Basil the Copper Hand (Βασίλειος ὁ Χαλκόχειρ; died c. 932) was a Byzantine rebel leader active in Bithynia in the 920s and early 930s.

==Biography==
Basil was born in Macedonia (or possibly the theme of Macedonia). In the 920s, in the theme of Opsikion in Bithynia, he assumed the name of the general Constantine Doukas, who had been killed during an attempted coup in 913, and assembled a large following. He was arrested by the local tourmarches, however, and taken to Constantinople, where he was tried by the Eparch and had his hand cut off.

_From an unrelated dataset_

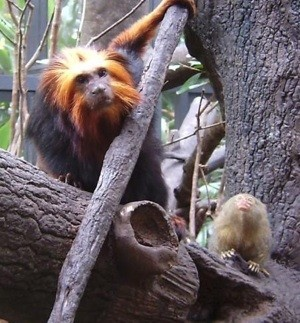 golden headed monkey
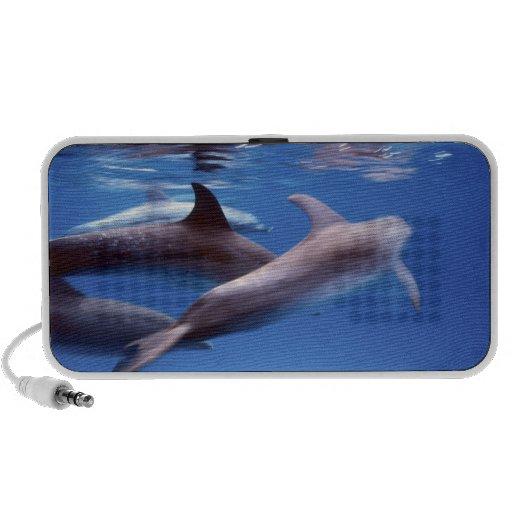 Atlántico manchó delfínes. Bimini, Bahamas. 6 iPod Altavoces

Upon returning to Opsikion, he fashioned for himself a copper hand holding a large sword, gathered poor and destitute people and began a rebellion. With his followers, he seized the stronghold of Plateia Petra and made it his base. The rebels raided the surrounding countryside indiscriminately, and returned with their plunder to Plateia Petra. The revolt was finally subdued by the imperial army, and Basil was brought back to Constantinople. There, he accused several magnates of being involved in the revolt, but an inquiry proved these claims false, and he was burned at the stake in the city's Forum Amastrianum. The revolt, dated to between 928 and c. 932, is often seen as a popular revolt expressing peasant discontent, and a major incentive for Emperor Romanos I Lekapenos's (r. 920–944) agrarian legislation of 934.

==Sources==
- Kazhdan, Alexander (1951). ""Великое восстание" Василия Медной руки"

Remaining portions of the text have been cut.